"The Hudsucker Proxy" is a cartoon with humans playing out the parts. But in this case, that isn't a criticism because the film works beautifully within the wildly exaggerated world it creates. If you are looking for pathos, see a drama, because this is all in fun.
The Coen brothers (Joel and Ethan), who have brought the viewing public such fine and quirky works as "Raising Arizona" and "Barton Fink," are giving Tim Burton a run for his money in this stylish film set against a fictional backdrop of New York, 1958. The Coens' New York is clearly a set-model, intentionally as corny as they come.
The film begins with the viewer gliding through this cardboard metropolis as winter snow (that looks remarkably like feathers) falls. Our flight comes to an abrupt halt at the clock tower of the Hudsucker Industries building as our hero Norville Barnes (Tim Robbins) contemplates "jellying-up the sidewalk."
The film then tells, in flashback, the story of the spectacular rise and fall of this lowly Hudsucker mail clerk.
"The Hudsucker Proxy" takes the growth and enthusiasm of '50s America and turns it on its ear. Could it be a comment on our recent '80s heyday?

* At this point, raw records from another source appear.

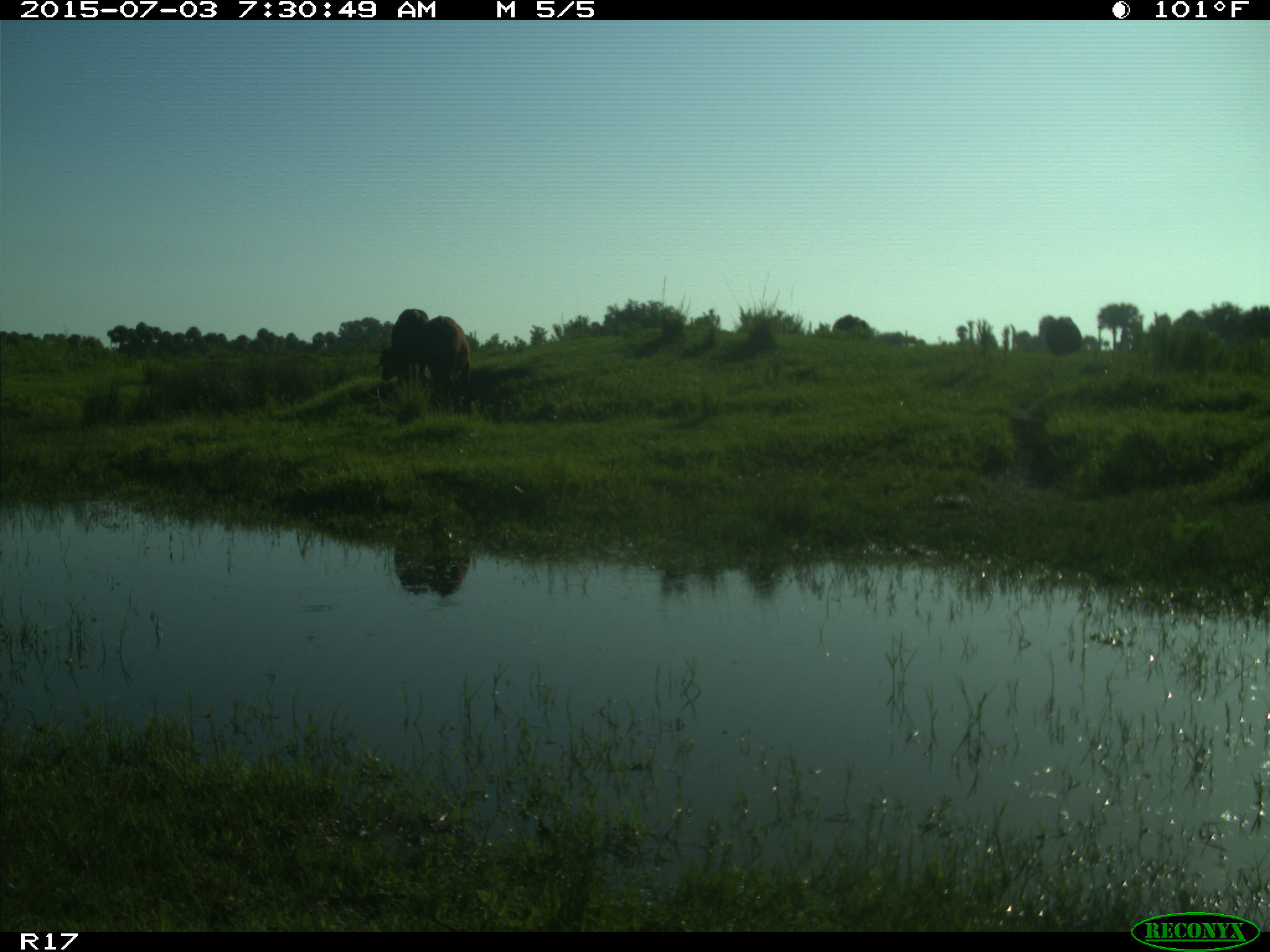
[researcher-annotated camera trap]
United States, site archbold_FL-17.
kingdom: Animalia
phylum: Chordata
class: Mammalia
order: Artiodactyla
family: Bovidae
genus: Bos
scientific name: Bos taurus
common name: domestic cow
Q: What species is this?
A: Bos taurus (domestic cow).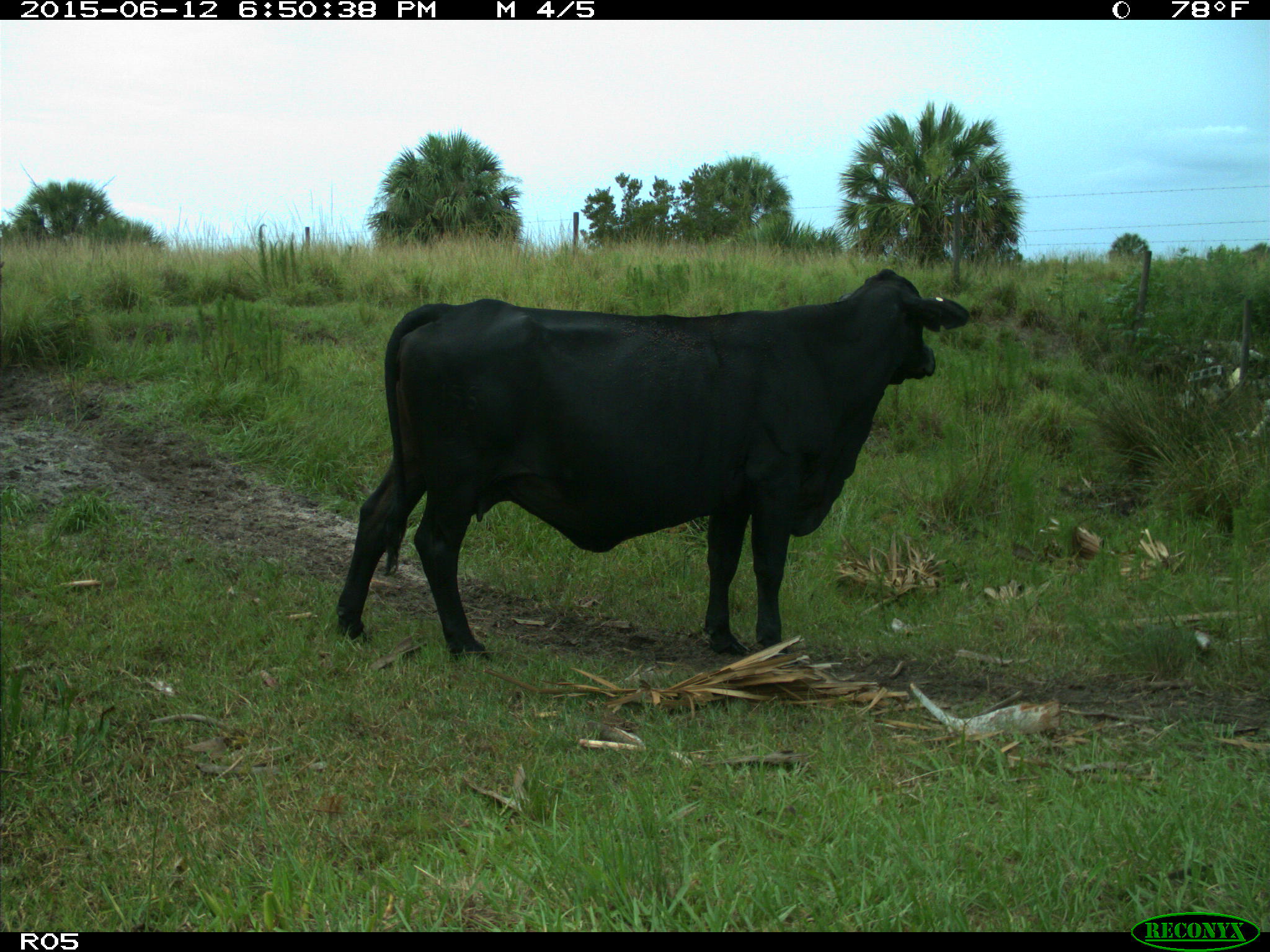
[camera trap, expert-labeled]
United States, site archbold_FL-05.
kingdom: Animalia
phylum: Chordata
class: Mammalia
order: Artiodactyla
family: Bovidae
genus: Bos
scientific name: Bos taurus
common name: domestic cow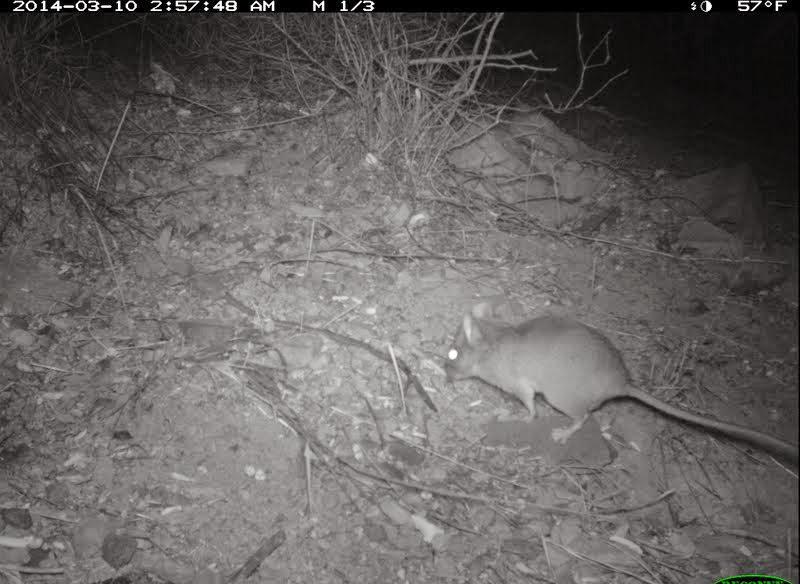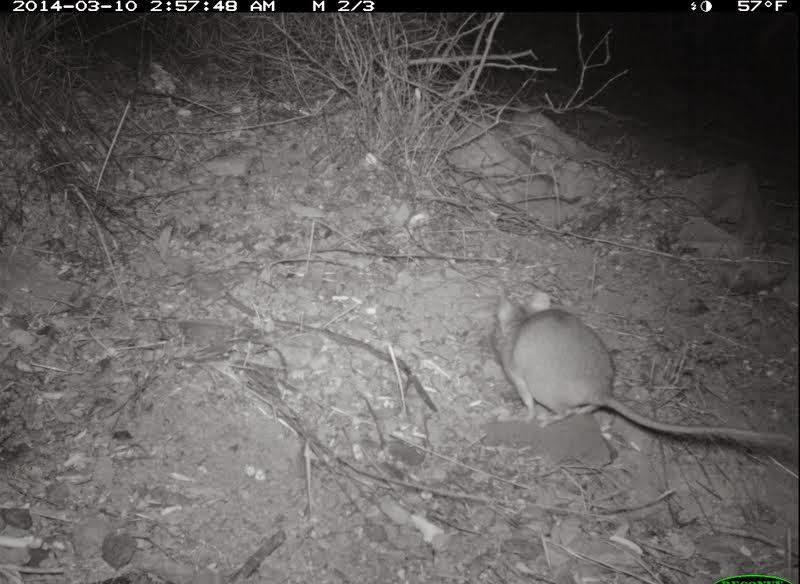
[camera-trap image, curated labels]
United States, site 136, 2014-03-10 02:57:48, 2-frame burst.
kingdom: Animalia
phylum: Chordata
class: Mammalia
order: Rodentia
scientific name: Rodentia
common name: rodent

Norville has come to New York straight from business school in Muncie, Indiana, and is willing to start at the bottom of the business world, but by chance rises immediately to the top.
Soon after Norville arrives in the seething, machine-like mailroom basement of Hudsucker industries, the company owner Waring Hudsucker (Charles Durning) takes the short route out of the building by plunging to his death as his geriatric board of directors looks on.
This is actually one of the most memorable visuals of this dazzling movie, and it makes for a lot of crass jokes like: "Have you noticed anything different about Madison Avenue today? It's Waring Hudsucker."
The plot gets rolling when the late Hudsucker's demonic, right hand man Sidney J. Mussberger, played to the hilt by Paul Newman, has the bright idea to install an idiot as the company president so that Hudsucker stock prices drop and he can gain controlling interest in the company. Norville is just that imbecile. When he actually invents something worthwhile, "for kids" he is heading for a fall.
The film is full of references to going up and going down, high, low, to emphasize the frenetic and simplistic concepts of success attributed to the period.
Throw in a great cast of characters including Bruce Campbell (Brisco County Jr.), Peter Gallagher ("sex, lies and videotape") and Jennifer Jason Leigh ("Rush") as a hard-boiled reporter, sort of a Betty Davis-Katherine Hepburn hybrid, who is hell-bent on breaking the story of why a mailroom clerk so quickly ascended the corporate ladder.